The NFT Ghouls Are Going Full Mask Off With Stan Lee and Bob Ross Collections

The NFT Ghouls Are Going Full Mask Off With Stan Lee and Bob Ross Collections

Earlier this year after the internet summarily denounced one NFT minter’s Oscar-season attempt at capitalising on Chadwick Boseman’s death, it seemed for a brief moment that perhaps people might think better of engaging such transparently opportunistic and morally bankrupt routes. Unfortunately, that’s turned out to be anything but the case, and now that big brands are going all in on these untouchable tokens, it seems as if things are only getting worse.

Because Stan Lee, Bob Ross, and Dr. Seuss are all dead, none of them can share their opinions about having their likenesses and legacies co-opted by the three different companies that have recently announced NFT collections tied to the creators’ works. This week, NFT production houses (because that’s a thing now, apparently) Orange Comet and Dapper Labs, as well as Funko shared their plans to offer up different NFT collections they hope people will want to give up their hard-earned cash for.

Orange Comet’s Chakraverse, based on the Chakra brand Lee developed with Sharad Devarajan and Gotham Chopra, includes “6,880 unique generative art pieces based on characters from the graphic novel,” according to its website.

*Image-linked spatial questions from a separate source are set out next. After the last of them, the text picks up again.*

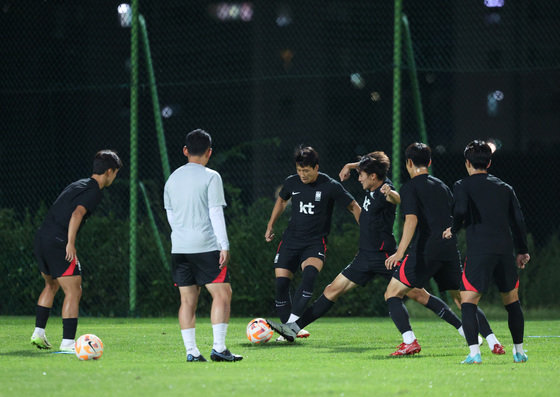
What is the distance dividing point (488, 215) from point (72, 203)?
379 centimetres

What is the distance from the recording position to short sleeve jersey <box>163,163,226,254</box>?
8219 millimetres

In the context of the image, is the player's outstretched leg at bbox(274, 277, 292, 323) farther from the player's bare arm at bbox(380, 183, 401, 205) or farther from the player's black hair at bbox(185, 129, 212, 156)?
the player's black hair at bbox(185, 129, 212, 156)

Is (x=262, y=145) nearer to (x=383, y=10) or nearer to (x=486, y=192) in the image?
(x=383, y=10)

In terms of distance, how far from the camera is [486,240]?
26.5 ft

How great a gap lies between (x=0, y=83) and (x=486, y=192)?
34.9ft

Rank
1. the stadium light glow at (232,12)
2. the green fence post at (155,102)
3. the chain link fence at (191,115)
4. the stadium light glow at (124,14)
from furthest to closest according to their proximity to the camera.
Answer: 1. the stadium light glow at (232,12)
2. the stadium light glow at (124,14)
3. the green fence post at (155,102)
4. the chain link fence at (191,115)

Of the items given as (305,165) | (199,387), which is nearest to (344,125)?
(305,165)

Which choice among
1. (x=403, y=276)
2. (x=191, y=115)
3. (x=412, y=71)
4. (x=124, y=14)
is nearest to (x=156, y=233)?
(x=191, y=115)

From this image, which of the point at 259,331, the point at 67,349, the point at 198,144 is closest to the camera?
the point at 198,144

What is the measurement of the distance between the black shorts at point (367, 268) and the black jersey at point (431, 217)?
0.89 m

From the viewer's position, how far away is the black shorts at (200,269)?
27.0ft

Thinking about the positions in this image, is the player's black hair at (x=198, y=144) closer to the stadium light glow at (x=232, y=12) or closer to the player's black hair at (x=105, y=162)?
the player's black hair at (x=105, y=162)

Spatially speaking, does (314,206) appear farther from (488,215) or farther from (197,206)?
(488,215)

But as a number of people have pointed out, along with randomised NFTs depicting scenes from the Chakra comic, the collection also includes multiple illustrations of Lee himself depicted as a costumed hero.

Funko, which is partnering with Droppp for its Digital Pop! packs, is offering up over 32,000 Bob Ross-inspired NFTs, as well as physical facsimiles of them to collectors who either pull especially rare NFTs, or make a point of collecting one of every kind of NFT at lower rarities. Compared to the other two sets, Dapper Labs and Dr. Seuss Enterprises’ Seussibles has far fewer NFTs of characters to collect, but the companies are already pitching the platform as being a hub primed from community growth — as well as a garden-walled economy built on users trading their uncommon Cats in the Hat for secret rare Loraxes, one imagines.

The companies behind these collections are all marketing them as fun, flashy collectibles of the future. But taken at face value, things like the Chakraverse and the Pop! pack Bobs Ross collectibles come across as the latest instances of corporations using people’s feelings about beloved, deceased public figures to shill immaterial objects that serve no real purpose. What is particularly galling about how Stan Lee and Bob Ross factor into this situation is how, before their deaths, both men found themselves trapped in the centre of exploitative money-making enterprises of other people’s creation. In Ross’ case, his surviving family members have accused his Bob Ross Inc. cofounders Annette and Walt Kowalski of effectively ripping the company away from him and, following his death, using his name to sell products and continue The Joy of Painting.

Similarly, Lee’s final months were marked by his business-related scandal as well as allegations of elder abuse that were leveled against those closest to him like former manager Keya Morgan, all the while his own personal finances were being compromised. Though Lee’s literal blood might not be involved in this particular scam, by plastering Lee’s face all over its site and using his image to sell NFTs, one could make the argument that the Chakraverse is, at least morally, very much in the same vain.

Image: Kevin Winter/Getty, WIPB
Image: Kevin Winter/Getty, WIPB

Despite there still not being a real use case for what people are meant to do with NFTs other than look at them on their screens while out-of-sight server farms consume ungodly amounts of electricity to keep the things extant, companies are dead set on trying to make them happen because they’re a relatively-easy, immediate cash grab. Like most easy cash grabs, NFTs’ dubiousness becomes apparent the moment that you actually consider what they are and how they work, but right now what many of the brands pushing the digital items are banking on is consumers being too caught up in the current hype and FOMO to be able to use their common sense and critical thinking.

While that sort of business practice is ghoulish all on its own, the culture that’s popped up in NFT communities has also proven itself to be a far cry from the one of artist and creator empowerment that investors and evangelists have been insisting it actually is. The fact that so many artists have horror stories about seeing their art stolen (because all NFTs are just urls that point to images) and posted to different markets without their consent makes it seem as if shadiness is very much the rule rather than the exception when it comes to non-fungible tokens.